I didn't mean to cause confusion, but I can see where it comes from now, since I said two seemingly conflicting things.

...without putting all content in a database?

...stick into a searchable format (either a db or a flat file) while associating the file name. The script will run as a periodic cron job.

What I really mean is I don't want the original content (files) to live in a database, but I do want to put the results of the indexing script in a searchable format, probably a database.

Sorry for the confusion.

abbeyvet

7:55 pm on Nov 22, 2006 (gmt 0)

Take a look at zoom search. Works well, though I have not tried it on HUGE sites.

rocknbil

10:25 pm on Nov 22, 2006 (gmt 0)

That is exactly what I started this thread for. Check out my explanation in my second post of this thread:

Bill sez "duh" and sorry, it was about 4 AM when I posted my reply. Yeah that's the way to do it, it's not all that difficult to code either. Once you have raw content in the DB, there's all sorts of cool stuff you can do with the data.

pixeltierra

1:04 am on Nov 23, 2006 (gmt 0)

Rockinbill:

No problem, don't worry about it. I wasn't clear.
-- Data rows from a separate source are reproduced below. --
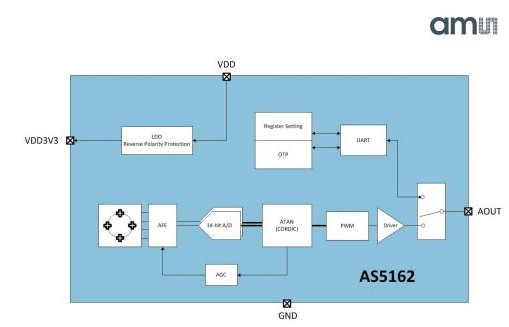 奧地利微電子磁性位置傳感器AS5162的應用特點介紹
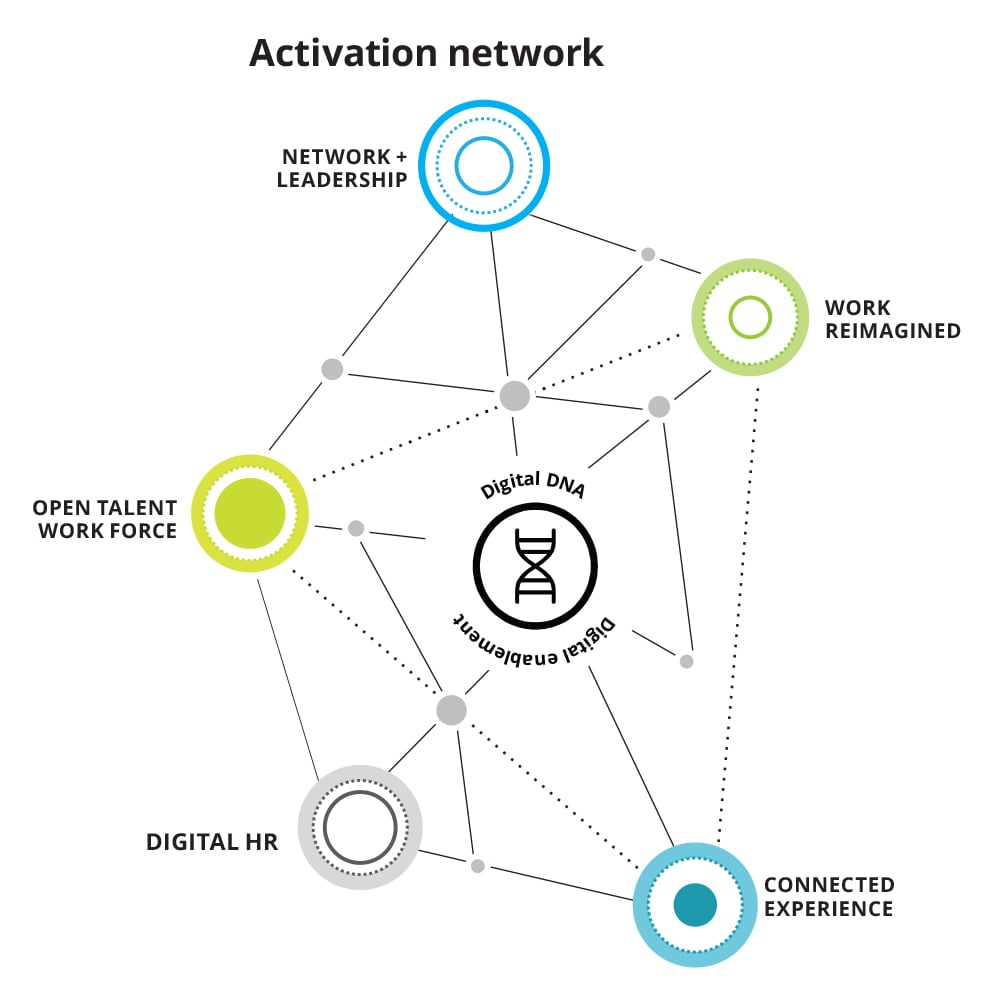 us-activation-network-new.jpg (994×994)
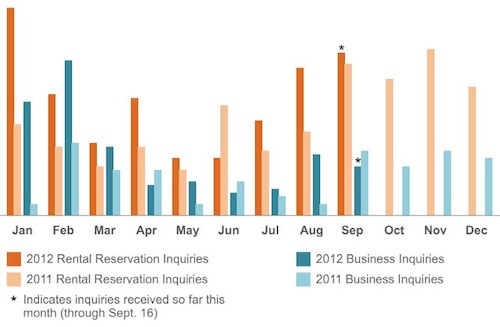 JBay Life Inquiries Chart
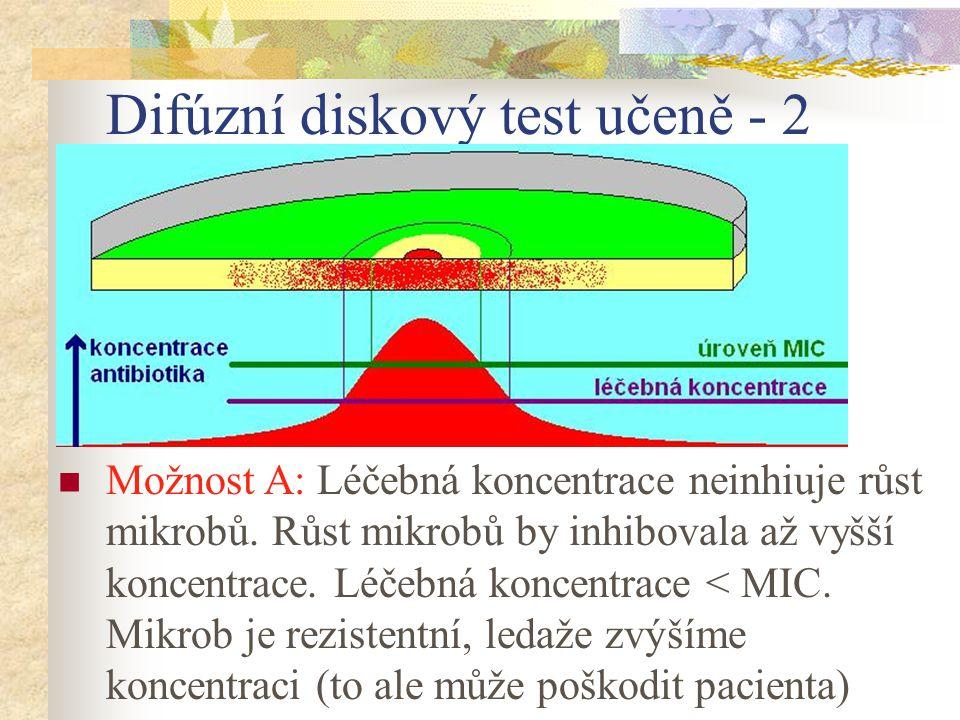 Difúzní diskový test učeně - 2 Možnost A: Léčebná koncentrace neinhiuje růst mikrobů. Růst mikrobů by inhibovala až vyšší koncentrace. Léčebná koncent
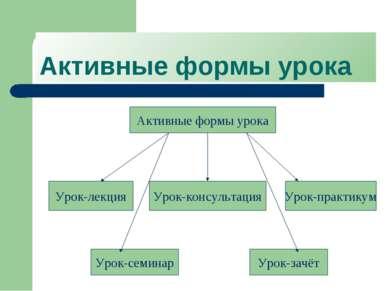 Активные формы урока Активные формы урока Урок-лекция Урок-консультация Урок-...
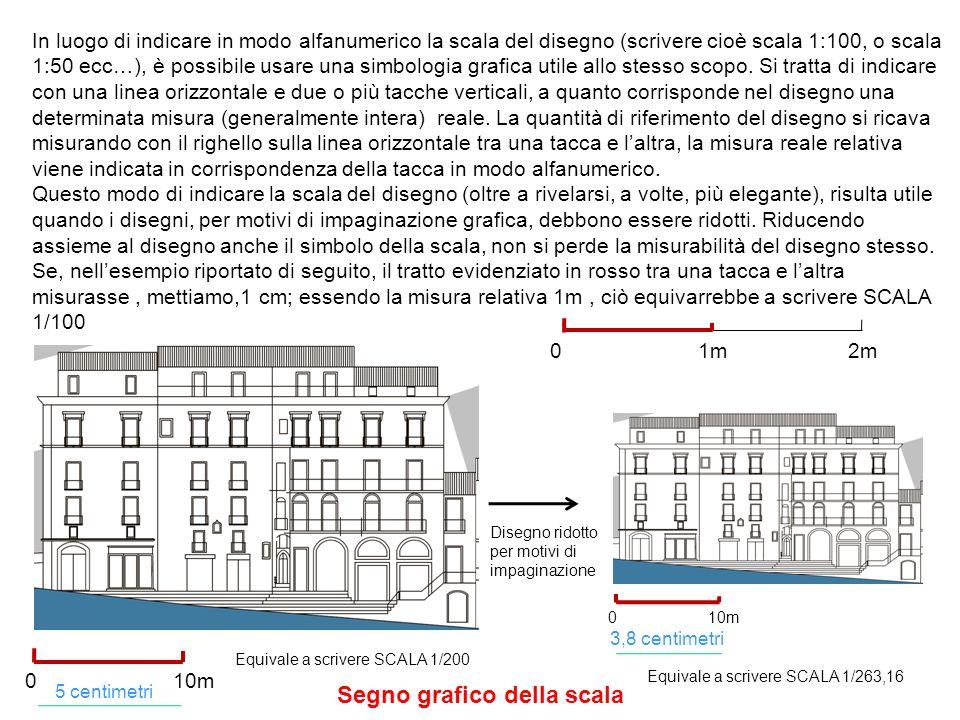 Linee di sezione e di proiezione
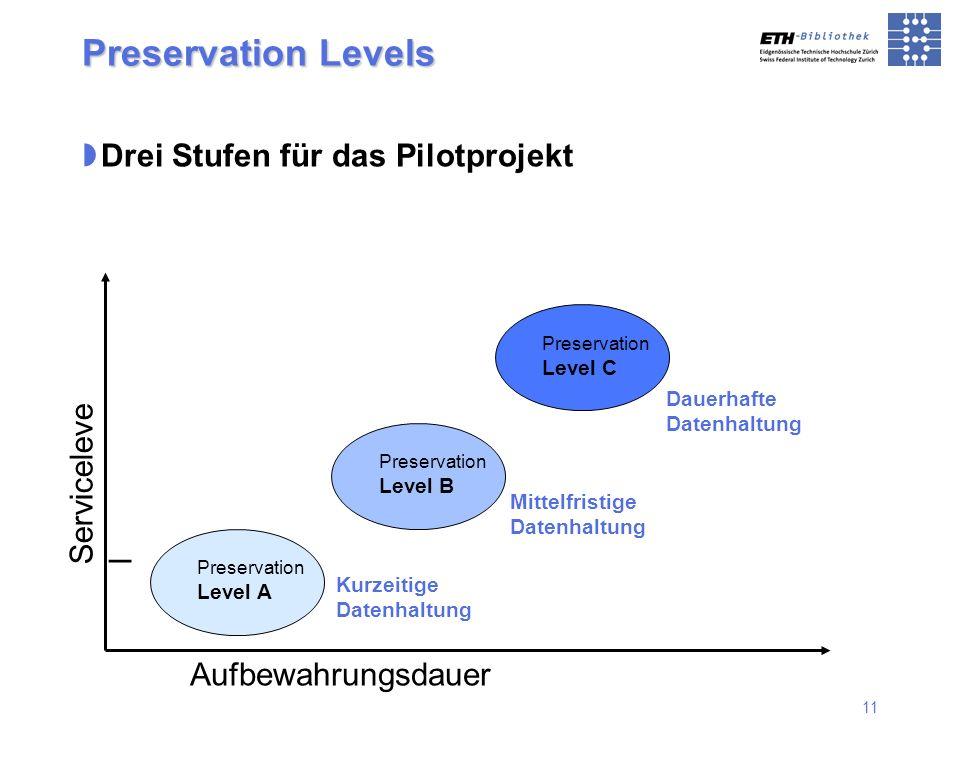 Preservation Levels Drei Stufen für das Pilotprojekt Servicelevel
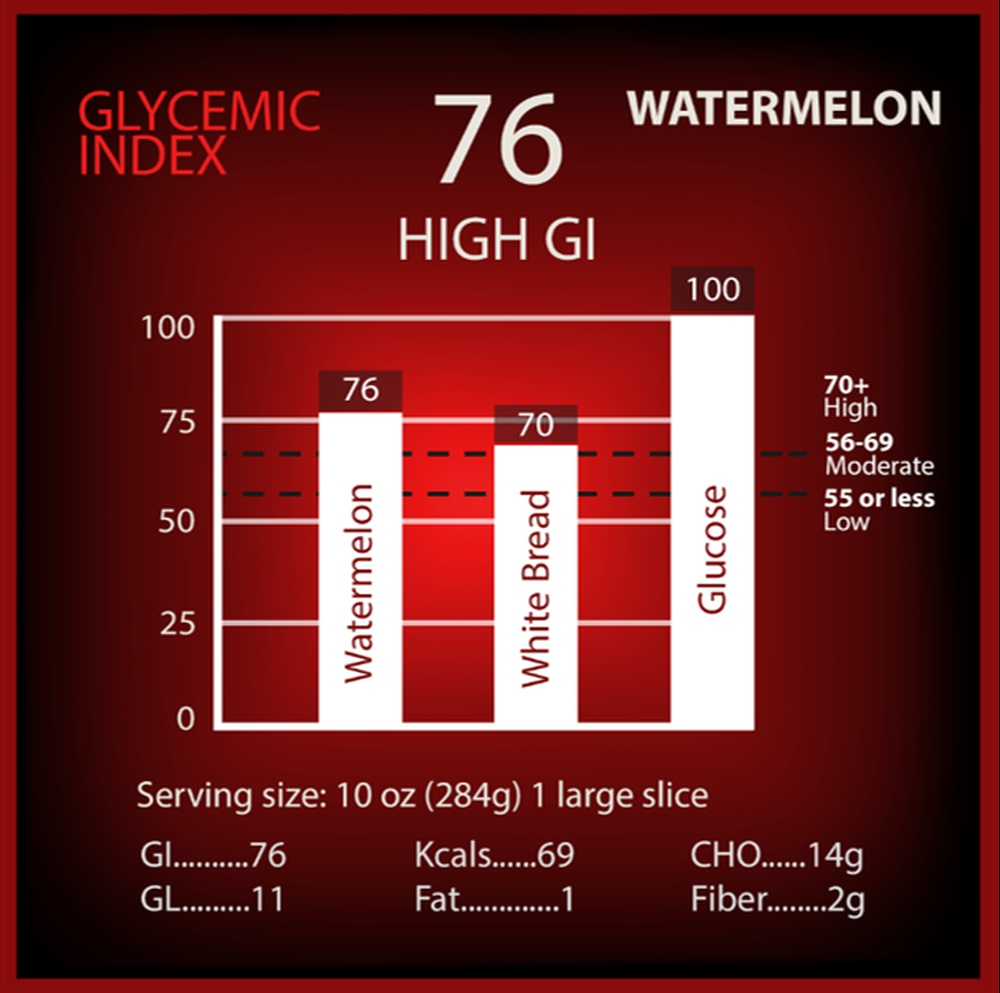 Watermelon Glycemic Index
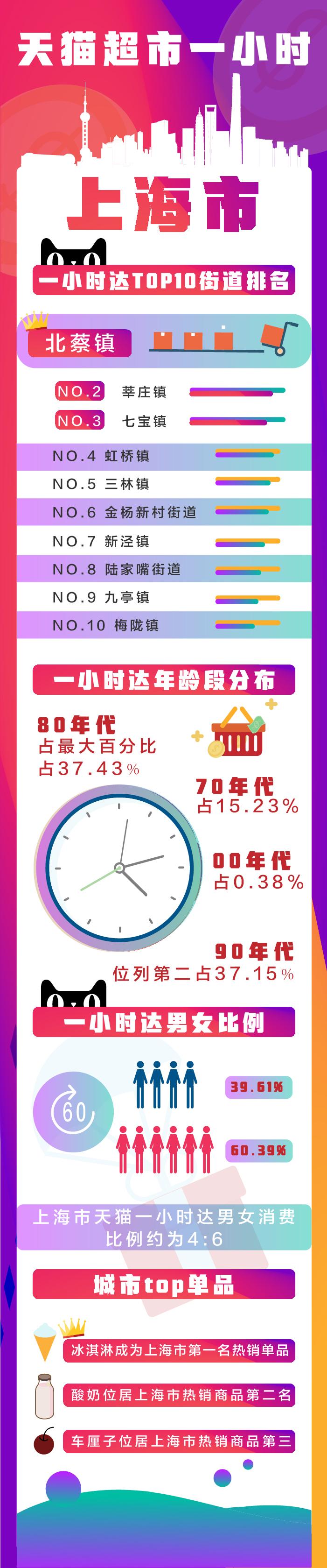 一小时达TOP10街道(上海)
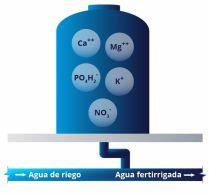 Nutri Liquid 10-3-5 PCl+2.8CaO+0.5MgO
It seems like a simple striptags would work pretty well, right?

I'm curious about the other cool things you mentioned that you can do with your content once it's in a database. Do tell...

peterdaly

2:12 am on Nov 23, 2006 (gmt 0)

I've used Nutch to implement site search before. It's not really intended for single site use, but it works just fine.

Fairly techie solution, but it's worked great for me in the past. It may have a steep learning curve depending on your background.